Balthasar Estermann

from Wikipedia, the free encyclopedia

Balthasar Estermann (born March 2, 1827 in Traselingen, Hildisrieden community ; † July 3, 1868 in Lucerne ) was a Roman Catholic secular priest and founder of a religious community of women from which the Melchtal Monastery emerged.

After attending grammar school in Schwyz , he entered the Jesuit order in Brig and Isenheim ( Alsace ) in 1847 and began studying philosophy in Namur ( Belgium ). In 1852 he left the order and switched to studying theology in Freiburg im Breisgau and Tübingen . In 1855 he was ordained a priest and worked from 1857 to 1860 as a vicar in Hildisrieden and in 1865 was pastor of the penal house in Lucerne.

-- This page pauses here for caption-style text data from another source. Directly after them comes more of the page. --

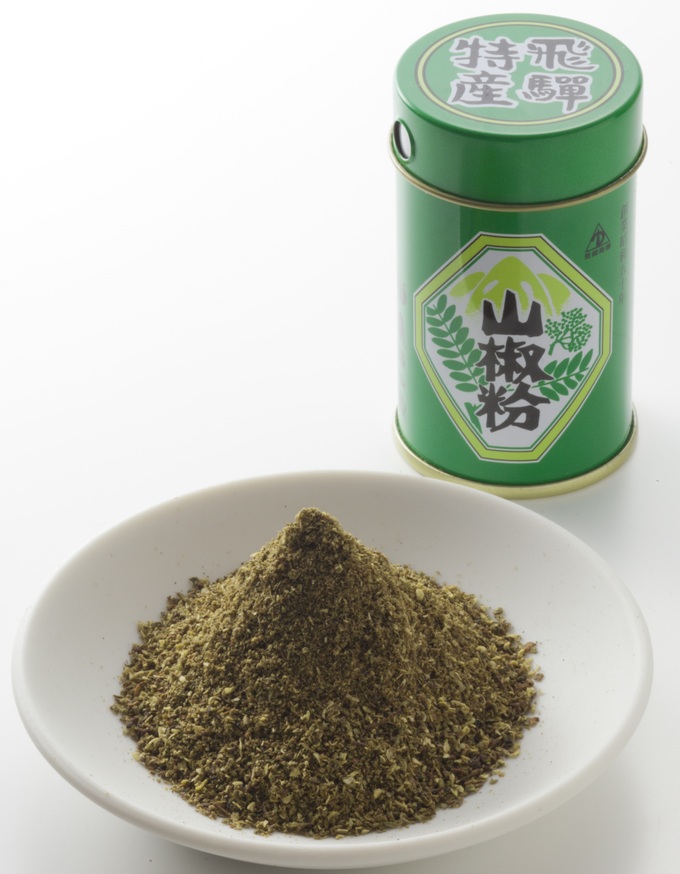飛騨山椒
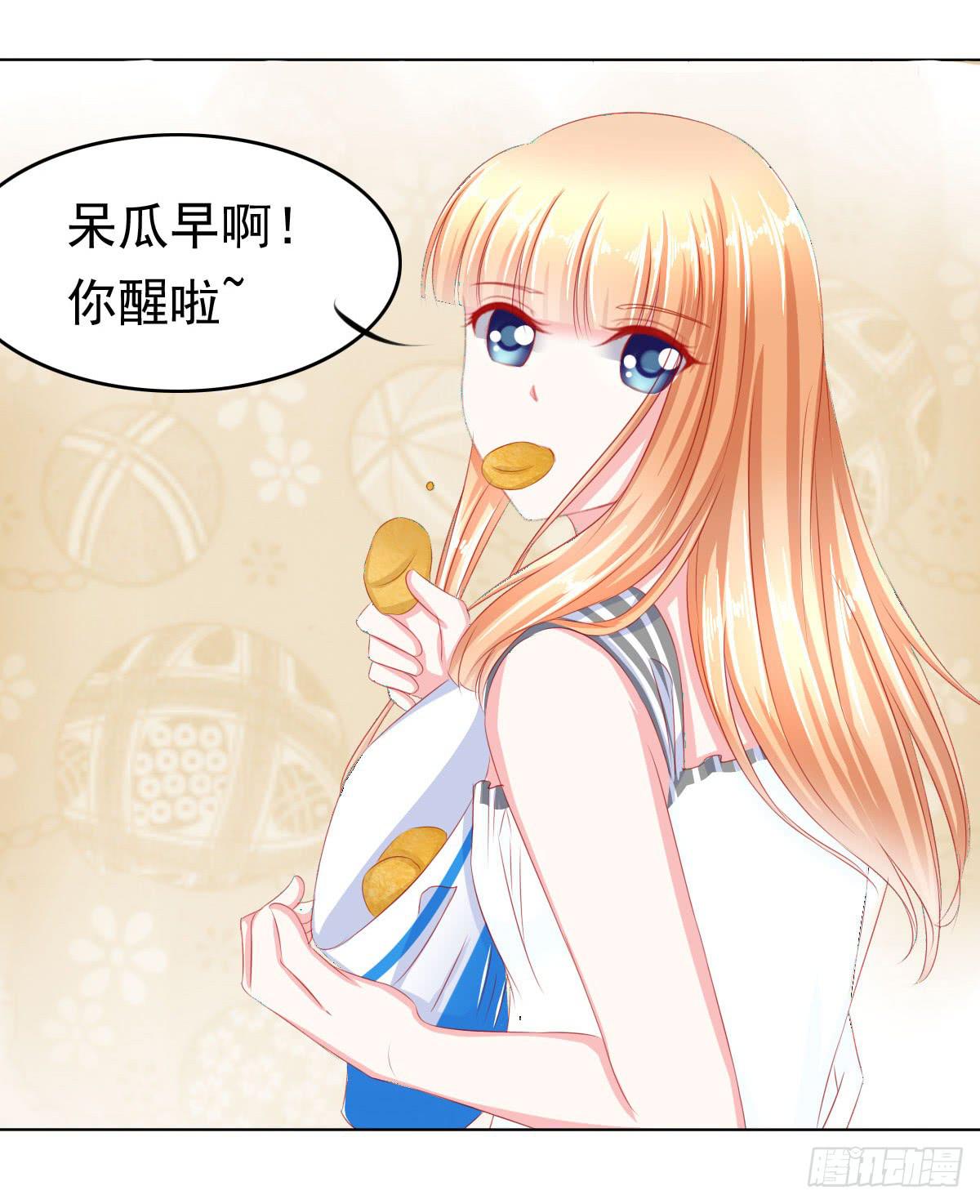 《废柴皇帝进化史》梦境 第33页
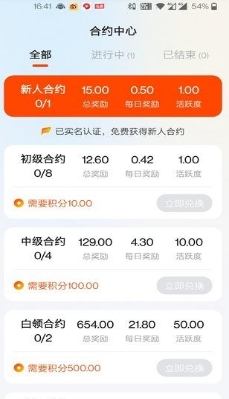 拼呗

In 1858 he founded the Katholische Schweizer-Blätter for science and art and in 1860 in Lucerne a student convict, an institution for unemployed maids (the Marienheim ) and a religious association for unmarried women. In 1866 he bought a house in Melchtal in order to found a monastery of Perpetual Adoration together with three women from this association, but died two years later. After that, Father Berchtold Fluri from Engelberg Monastery took over the care of the women and gave them the Rule of Benedict - this is how Melchtal Monastery came into being, in which around 50 sisters still live today.